TESTO PROPOSTO
________________________
Stupidità e Covid: nuova alleanza?

/ 10.01.2022
di Luciana Caglio

Mi capita, ma forse è un vizio professionale, di conservare ritagli di giornale che sfidano l’attualità.

È una prerogativa che, nel mio caso, spetta alle pagine della NZZ, dove le notizie si prestano anche alla riflessione, documentando un momento di storia. Ciò che non esclude temi, a prima vista, insoliti, apparentemente futili. Ho, infatti, ritrovato un articolo, pubblicato il 4 marzo 2021 che s’intitolava La stupidità è sempre in voga (Dummheit hat immer Saison). E come spiegava l’autore, Peter Rosei, scrittore e saggista viennese, non si tratta della denuncia di in un vizio altrui bensì della consapevolezza che, con la stupidità, ci si trova sempre tutti quanti alle prese: «Un granello di sabbia che, se si accumula, diventa un macigno». Personalmente, Rosei ne prende le distanze: «Non sono una roccia ma un fiume». Con ciò, quest’osservatore del costume contemporaneo mette in guardia dall’imperativo dell’assoluto, in cui si annida in pianta stabile la stupidità, spesso camuffata da un apparente buonsenso. E che oggi si è trovata un nuovo compagno di strada: il Covid 19.
________________________
INSIEME DI DATI
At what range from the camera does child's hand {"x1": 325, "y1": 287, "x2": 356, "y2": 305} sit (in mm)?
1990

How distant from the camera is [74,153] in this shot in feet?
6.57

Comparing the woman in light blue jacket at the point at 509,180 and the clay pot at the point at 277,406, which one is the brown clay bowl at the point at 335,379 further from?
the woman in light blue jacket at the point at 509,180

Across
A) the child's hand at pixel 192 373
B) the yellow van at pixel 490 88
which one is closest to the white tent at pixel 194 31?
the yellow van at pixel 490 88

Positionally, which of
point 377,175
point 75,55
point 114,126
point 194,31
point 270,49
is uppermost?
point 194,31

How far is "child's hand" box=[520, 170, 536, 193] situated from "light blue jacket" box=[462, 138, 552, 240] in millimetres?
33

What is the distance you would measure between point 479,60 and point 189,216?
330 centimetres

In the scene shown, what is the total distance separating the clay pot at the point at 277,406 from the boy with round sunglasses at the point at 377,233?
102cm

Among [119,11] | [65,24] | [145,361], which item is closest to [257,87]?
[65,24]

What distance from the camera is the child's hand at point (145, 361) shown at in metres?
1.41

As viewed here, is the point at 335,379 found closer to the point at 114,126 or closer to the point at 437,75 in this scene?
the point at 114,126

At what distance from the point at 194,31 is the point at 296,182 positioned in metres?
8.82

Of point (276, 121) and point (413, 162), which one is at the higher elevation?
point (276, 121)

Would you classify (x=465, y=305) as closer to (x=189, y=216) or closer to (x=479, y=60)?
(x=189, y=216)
________________________
OBIETTIVO DELL'ESERCIZIO
Elenca tutti i sostantivi presenti nelle due frasi di Peter Rosei che il testo proposto riporta tra caporali.

RISPOSTA SCRITTA
granello, sabbia, macigno, roccia, fiume